### Tasks
a - Output a passage from the PRISM overview word for word. Begin at the words "The idea in" and stop after "differentiable memory tape.".
b - In the PRISM overview, what do the neural, memory, and symbolic kinds of computation all share?
c - Resume the PRISM overview after its final line.

The idea in one sentence

A router picks, for each token, which kind of computation it needs: transform it (neural), store or retrieve it (memory), or reason over it (symbolic) — all sharing one differentiable memory tape.

Why this is different from anything on the market

Family Core mechanism PRISM's distinction
Transformer O(n²) self-attention replaced by Multi-Rate Bus (O(n))
Mamba / RWKV single-rate recurrence generalized to structured multi-rate with a per-token scale gate
MoE Transformers routed homogeneous MLPs generalized to heterogeneous experts (neural / memory / symbolic)
Memory nets (RETRO, NTM) external retrieval, orthogonal to MoE unified: memory is the communication channel between expert kinds
Neuro-symbolic neural + external solver (not differentiable) symbolic primitives live in the weights, trained end-to-end

No model combines all four. PRISM does.

Architecture

                ┌─────────────────────────────────────────┐
   token ──►    │  Multi-Rate Bus (MRB)                   │   K recurrent filters,
                │  + learned per-token scale gate         │   log-spaced decay rates
                └────────────────┬────────────────────────┘
                                 ▼
                        ┌────────────────┐
                        │  Polymorphic   │   picks ONE per token:
                        │    Router      │     neural / memory / symbolic
                        └───┬────┬───┬───┘
                            ▼    ▼   ▼
                       ┌────┐┌────┐┌─────────┐
                       │ N  ││ M  ││    S    │
                       │(MLP)││(rw)││(primitives)
                       └────┘└─┬──┘└─────────┘
                              ▼
                    ╔═══════════════════╗
                    ║  Shared Memory    ║   one tape flows through
                    ║      Bus          ║   ALL layers and time steps
                    ╚═══════════════════╝
  • Multi-Rate Bus — sub-quadratic backbone, O(n), interpretable scale gates.

### Material shown
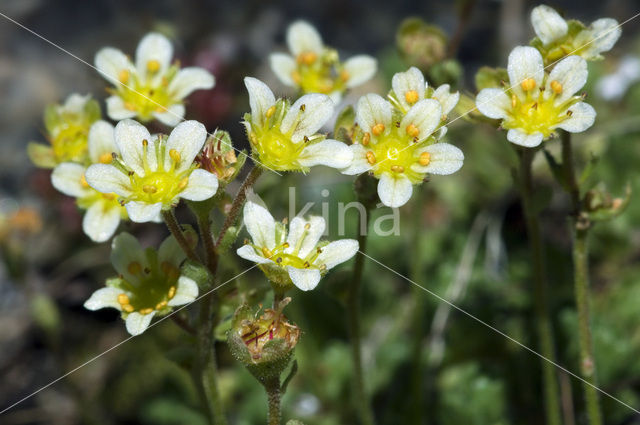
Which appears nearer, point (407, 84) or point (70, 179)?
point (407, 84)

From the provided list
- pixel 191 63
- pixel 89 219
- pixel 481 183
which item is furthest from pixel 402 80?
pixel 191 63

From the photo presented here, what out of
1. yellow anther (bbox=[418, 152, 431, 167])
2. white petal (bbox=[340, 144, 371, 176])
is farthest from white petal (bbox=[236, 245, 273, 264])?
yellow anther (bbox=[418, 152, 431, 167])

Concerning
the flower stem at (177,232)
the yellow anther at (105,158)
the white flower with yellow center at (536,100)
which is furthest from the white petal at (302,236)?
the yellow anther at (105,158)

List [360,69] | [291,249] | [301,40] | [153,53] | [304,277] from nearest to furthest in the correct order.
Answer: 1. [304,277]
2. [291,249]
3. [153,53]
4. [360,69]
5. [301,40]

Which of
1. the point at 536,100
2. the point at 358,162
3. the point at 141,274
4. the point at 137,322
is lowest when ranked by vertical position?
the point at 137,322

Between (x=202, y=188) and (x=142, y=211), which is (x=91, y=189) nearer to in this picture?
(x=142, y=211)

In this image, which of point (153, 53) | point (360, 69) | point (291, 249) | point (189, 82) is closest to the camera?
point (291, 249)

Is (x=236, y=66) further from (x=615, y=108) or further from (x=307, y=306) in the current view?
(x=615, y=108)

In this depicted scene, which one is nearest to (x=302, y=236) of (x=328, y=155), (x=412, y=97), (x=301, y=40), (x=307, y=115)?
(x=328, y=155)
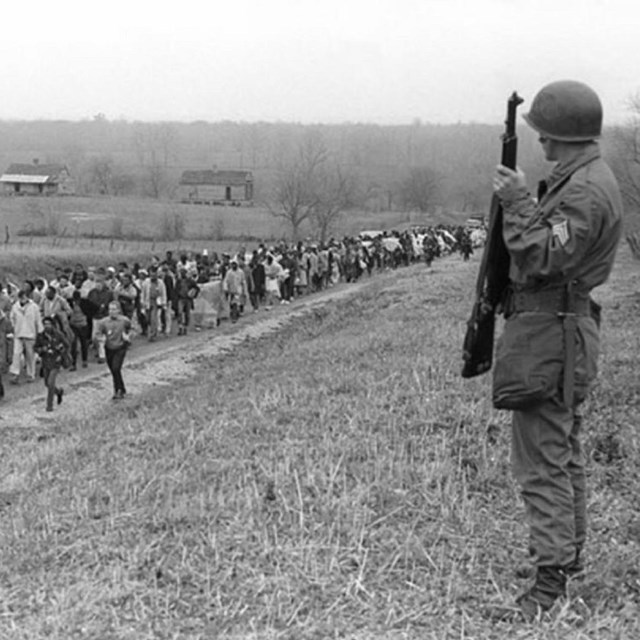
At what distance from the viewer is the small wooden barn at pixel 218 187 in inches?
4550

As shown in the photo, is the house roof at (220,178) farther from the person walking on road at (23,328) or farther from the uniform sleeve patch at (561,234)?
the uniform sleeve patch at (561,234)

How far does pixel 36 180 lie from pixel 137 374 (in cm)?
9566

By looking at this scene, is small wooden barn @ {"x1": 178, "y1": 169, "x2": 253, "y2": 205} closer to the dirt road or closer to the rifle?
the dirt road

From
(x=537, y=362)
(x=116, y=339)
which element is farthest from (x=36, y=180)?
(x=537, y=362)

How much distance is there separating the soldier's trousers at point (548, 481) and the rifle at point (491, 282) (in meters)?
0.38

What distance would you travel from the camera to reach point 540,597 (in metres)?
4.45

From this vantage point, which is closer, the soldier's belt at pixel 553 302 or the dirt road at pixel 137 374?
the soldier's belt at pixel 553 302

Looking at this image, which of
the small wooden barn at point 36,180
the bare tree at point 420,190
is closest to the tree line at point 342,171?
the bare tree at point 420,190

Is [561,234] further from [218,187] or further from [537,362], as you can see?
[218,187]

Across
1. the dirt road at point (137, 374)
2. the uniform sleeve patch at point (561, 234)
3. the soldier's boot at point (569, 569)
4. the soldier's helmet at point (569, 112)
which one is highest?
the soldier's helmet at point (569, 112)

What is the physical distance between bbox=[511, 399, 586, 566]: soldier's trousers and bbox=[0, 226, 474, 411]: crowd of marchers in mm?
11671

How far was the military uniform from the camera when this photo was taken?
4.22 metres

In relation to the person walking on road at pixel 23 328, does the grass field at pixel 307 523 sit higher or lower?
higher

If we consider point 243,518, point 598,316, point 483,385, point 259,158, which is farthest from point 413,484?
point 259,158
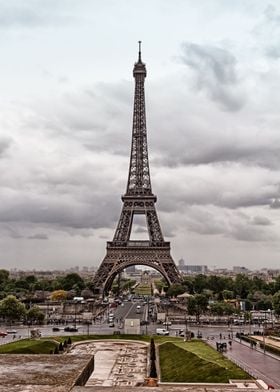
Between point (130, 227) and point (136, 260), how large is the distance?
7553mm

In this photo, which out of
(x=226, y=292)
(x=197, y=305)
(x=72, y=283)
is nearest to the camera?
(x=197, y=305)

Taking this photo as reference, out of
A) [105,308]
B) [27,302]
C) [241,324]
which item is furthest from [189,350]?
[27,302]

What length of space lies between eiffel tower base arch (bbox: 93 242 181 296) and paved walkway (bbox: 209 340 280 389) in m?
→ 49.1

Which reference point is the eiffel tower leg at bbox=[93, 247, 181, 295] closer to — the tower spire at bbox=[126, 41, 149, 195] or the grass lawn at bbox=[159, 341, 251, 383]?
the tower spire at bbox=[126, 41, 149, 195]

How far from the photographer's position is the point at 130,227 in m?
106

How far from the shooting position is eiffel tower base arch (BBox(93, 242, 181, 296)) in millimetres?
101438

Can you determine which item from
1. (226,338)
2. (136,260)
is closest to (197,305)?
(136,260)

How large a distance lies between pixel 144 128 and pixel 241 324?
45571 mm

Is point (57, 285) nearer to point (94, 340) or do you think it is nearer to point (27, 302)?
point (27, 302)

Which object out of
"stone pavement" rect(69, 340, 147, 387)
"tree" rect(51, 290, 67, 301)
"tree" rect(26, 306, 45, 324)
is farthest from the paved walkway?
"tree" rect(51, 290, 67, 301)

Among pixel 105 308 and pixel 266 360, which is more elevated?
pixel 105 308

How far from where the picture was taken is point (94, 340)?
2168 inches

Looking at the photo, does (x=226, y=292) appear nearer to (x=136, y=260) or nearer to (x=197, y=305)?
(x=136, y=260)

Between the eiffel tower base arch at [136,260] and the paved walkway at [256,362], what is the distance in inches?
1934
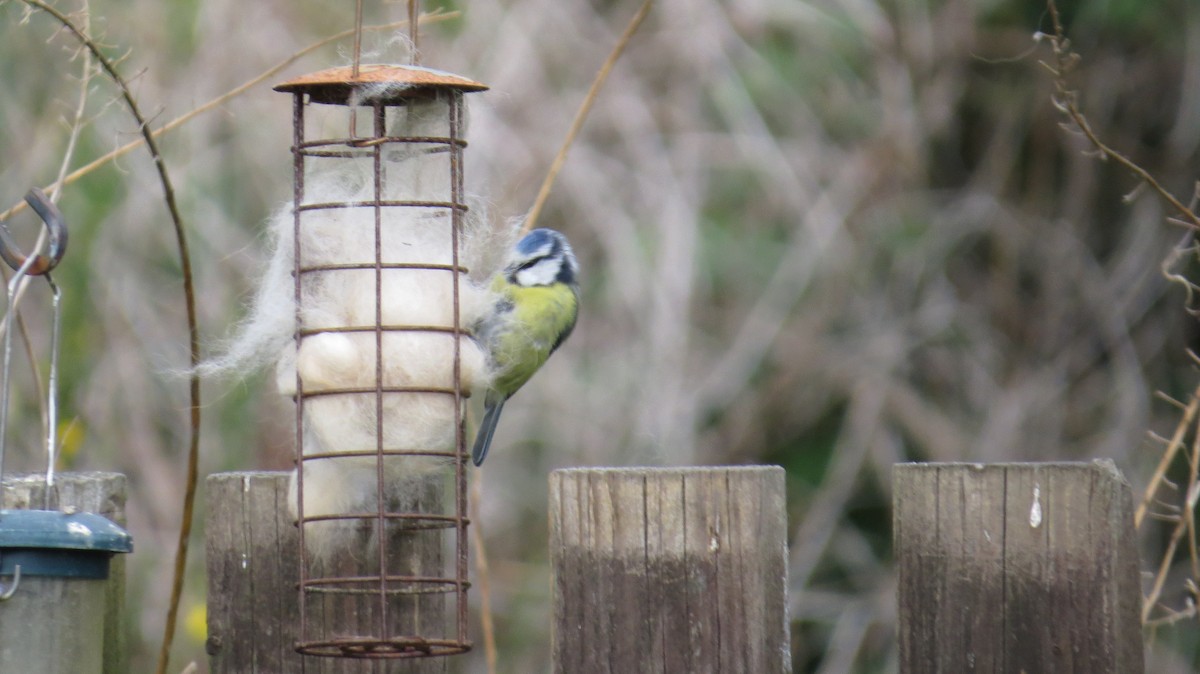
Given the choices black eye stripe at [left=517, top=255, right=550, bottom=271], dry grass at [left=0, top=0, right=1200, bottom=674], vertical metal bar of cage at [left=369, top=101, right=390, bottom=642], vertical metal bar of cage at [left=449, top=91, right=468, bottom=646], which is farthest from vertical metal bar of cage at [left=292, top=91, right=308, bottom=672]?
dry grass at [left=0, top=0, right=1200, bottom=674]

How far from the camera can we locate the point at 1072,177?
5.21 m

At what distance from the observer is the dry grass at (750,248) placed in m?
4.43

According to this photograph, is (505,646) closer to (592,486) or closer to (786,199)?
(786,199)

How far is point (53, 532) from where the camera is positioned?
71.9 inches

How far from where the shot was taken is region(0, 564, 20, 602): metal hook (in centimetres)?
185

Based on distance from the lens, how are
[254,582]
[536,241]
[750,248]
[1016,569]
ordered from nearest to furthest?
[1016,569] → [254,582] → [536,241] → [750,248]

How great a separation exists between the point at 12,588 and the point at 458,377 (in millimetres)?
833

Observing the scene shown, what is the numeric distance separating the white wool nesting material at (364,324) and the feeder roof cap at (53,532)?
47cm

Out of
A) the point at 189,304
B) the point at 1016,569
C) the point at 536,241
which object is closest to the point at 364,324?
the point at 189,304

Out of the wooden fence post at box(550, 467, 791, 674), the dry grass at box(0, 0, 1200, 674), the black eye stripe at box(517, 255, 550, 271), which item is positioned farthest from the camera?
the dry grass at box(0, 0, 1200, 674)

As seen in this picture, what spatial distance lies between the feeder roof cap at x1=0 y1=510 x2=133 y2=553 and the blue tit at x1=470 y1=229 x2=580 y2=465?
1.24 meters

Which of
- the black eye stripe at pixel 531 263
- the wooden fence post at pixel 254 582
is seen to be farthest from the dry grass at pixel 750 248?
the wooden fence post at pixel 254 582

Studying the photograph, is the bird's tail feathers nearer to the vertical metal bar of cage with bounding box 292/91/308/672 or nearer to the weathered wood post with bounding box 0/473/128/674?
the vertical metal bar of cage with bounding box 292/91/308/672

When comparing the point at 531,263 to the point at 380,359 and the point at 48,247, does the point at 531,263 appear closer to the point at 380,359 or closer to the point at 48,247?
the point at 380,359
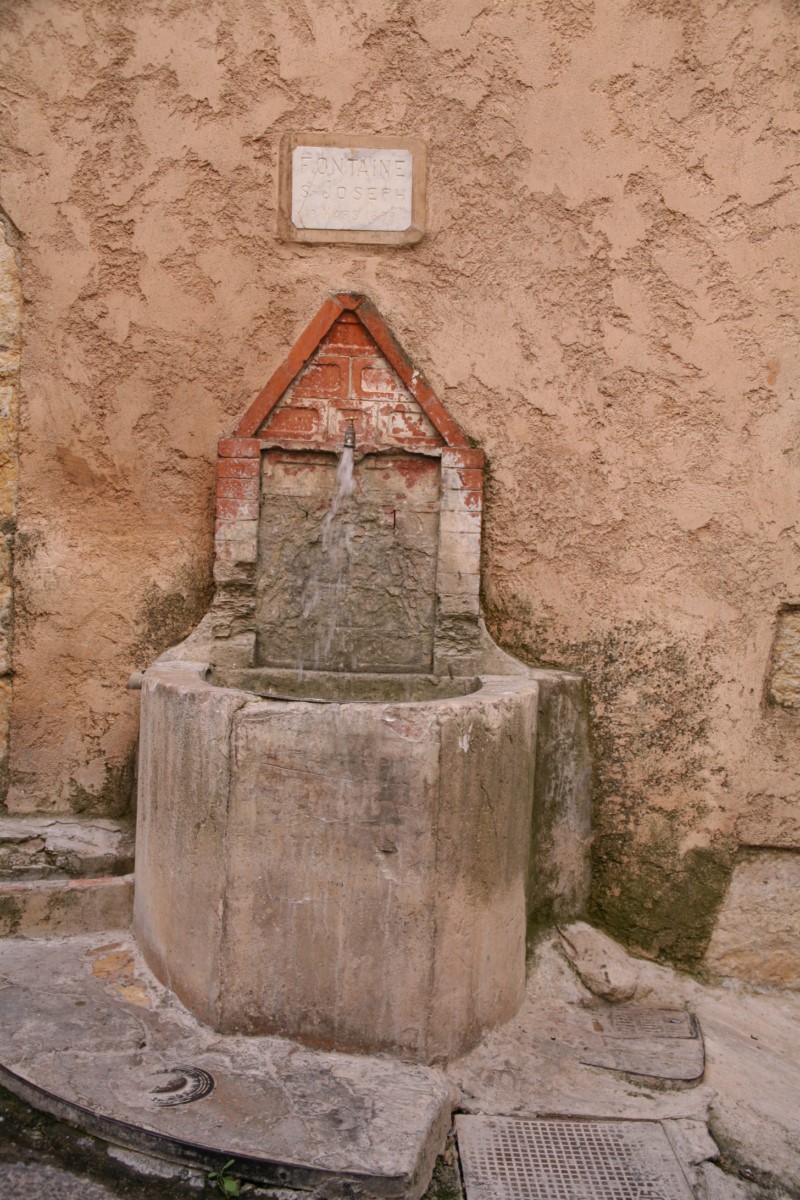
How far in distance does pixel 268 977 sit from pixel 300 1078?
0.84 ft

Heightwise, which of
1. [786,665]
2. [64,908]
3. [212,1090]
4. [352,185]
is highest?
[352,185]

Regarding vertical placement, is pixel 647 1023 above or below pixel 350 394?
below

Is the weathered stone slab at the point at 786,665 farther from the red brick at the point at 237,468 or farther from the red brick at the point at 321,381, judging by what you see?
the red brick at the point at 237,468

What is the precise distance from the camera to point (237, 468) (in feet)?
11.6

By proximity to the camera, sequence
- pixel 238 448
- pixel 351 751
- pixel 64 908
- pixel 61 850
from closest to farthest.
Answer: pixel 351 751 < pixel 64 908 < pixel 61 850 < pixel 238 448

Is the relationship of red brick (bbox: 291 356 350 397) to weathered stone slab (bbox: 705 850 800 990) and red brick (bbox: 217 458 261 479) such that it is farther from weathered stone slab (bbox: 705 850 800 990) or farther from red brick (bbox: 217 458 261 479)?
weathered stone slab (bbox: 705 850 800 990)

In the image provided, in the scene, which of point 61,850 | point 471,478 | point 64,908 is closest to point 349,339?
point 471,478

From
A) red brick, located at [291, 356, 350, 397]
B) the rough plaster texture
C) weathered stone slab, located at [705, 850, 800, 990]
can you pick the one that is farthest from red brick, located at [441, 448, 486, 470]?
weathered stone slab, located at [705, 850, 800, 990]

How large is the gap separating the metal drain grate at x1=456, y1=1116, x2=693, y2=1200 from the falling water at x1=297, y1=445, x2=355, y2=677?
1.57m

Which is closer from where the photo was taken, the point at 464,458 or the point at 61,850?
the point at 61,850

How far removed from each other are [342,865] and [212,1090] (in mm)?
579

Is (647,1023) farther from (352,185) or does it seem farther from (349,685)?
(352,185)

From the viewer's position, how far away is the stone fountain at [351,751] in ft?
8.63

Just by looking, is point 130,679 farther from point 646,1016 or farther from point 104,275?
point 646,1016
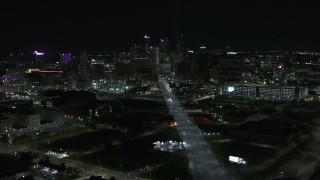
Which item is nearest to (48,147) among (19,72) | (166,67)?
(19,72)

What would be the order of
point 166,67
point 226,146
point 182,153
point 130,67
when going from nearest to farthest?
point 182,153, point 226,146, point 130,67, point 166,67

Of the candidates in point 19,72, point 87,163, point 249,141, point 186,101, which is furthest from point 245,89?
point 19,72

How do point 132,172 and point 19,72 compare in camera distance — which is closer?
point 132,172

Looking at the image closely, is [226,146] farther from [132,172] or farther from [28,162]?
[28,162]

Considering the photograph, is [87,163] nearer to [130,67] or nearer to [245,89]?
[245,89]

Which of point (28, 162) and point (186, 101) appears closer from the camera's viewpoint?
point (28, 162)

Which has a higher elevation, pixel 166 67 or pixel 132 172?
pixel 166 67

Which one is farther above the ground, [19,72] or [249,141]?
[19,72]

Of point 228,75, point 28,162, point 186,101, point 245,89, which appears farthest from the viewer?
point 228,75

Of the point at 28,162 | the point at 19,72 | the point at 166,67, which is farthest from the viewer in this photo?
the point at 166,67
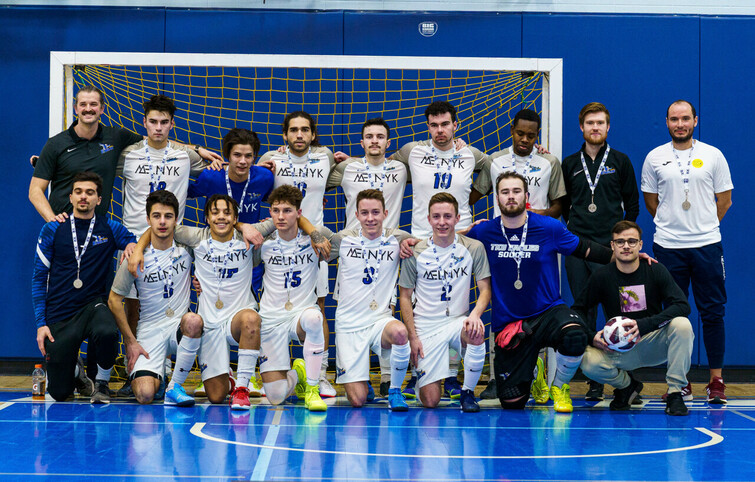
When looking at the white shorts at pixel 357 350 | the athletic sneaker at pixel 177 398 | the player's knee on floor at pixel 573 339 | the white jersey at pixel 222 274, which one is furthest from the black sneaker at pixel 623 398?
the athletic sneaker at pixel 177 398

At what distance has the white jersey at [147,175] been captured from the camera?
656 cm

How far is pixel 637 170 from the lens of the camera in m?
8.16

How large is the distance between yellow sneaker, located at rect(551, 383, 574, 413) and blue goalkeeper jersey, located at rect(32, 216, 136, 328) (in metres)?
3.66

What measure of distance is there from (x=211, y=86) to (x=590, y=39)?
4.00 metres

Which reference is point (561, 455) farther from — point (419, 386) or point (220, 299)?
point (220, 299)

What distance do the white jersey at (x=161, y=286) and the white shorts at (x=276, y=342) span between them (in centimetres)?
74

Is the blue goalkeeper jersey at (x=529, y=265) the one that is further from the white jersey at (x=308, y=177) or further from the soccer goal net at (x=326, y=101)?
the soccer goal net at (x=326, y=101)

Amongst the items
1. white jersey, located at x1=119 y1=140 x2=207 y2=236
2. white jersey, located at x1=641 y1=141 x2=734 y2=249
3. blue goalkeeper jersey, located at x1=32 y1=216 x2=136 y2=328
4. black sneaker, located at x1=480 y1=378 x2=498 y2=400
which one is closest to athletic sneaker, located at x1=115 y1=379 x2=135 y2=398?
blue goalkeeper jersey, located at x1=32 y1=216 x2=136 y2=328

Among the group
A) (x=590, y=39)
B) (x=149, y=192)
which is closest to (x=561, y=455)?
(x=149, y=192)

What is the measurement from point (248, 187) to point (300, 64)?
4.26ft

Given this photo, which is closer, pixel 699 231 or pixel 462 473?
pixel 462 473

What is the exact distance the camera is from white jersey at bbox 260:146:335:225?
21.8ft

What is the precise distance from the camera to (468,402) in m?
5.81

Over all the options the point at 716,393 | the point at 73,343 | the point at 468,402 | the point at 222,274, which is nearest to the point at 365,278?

### Responses per task
a -
The idea in one sentence

A router picks, for each token, which kind of computation it needs: transform it (neural), store or retrieve it (memory), or reason over it (symbolic) — all sharing one differentiable memory tape.

b - They all share one differentiable memory tape.

c -
  • Polymorphic Router — real top-k routing (k=2 for 300m+), epsilon-soft straight-through, load-balancing loss.
  • Shared Memory Bus — one S × d_mem tape, NTM-style read/write, shared across layers.
  • Symbolic Expert — 6 differentiable primitives (compare, gate, select, threshold, count, shift).

Full spec: docs/ARCHITECTURE.md.

Results (honest benchmark)

Same training loop, optimizer, hyperparameters, seeds. CPU-only, toy scale.

Task Metric PRISM Transformer SSM Winner
Induction (lookup) cross-entropy 1.78 1.95 2.04 PRISM 🏆
Copy (k=8) cross-entropy 2.11 1.64 1.45 SSM
Mini-LM (char) cross-entropy 0.89 1.33 0.31 SSM

PRISM wins on induction — the associative-lookup task its heterogeneous MoE was designed for. Routing inspection confirms genuine specialization: on a copy task the first layer routes ~53% to memory (storing the sequence); on lookup the last layer routes ~73% to the symbolic expert (reasoning). The architecture does what it claims.

On dense language modelling a state-space model wins — and that's documented honestly. PRISM's edge is compositional reasoning, not universal replacement.

Full analysis: RESULTS.md.

Training innovation levers (reduce compute, not physics)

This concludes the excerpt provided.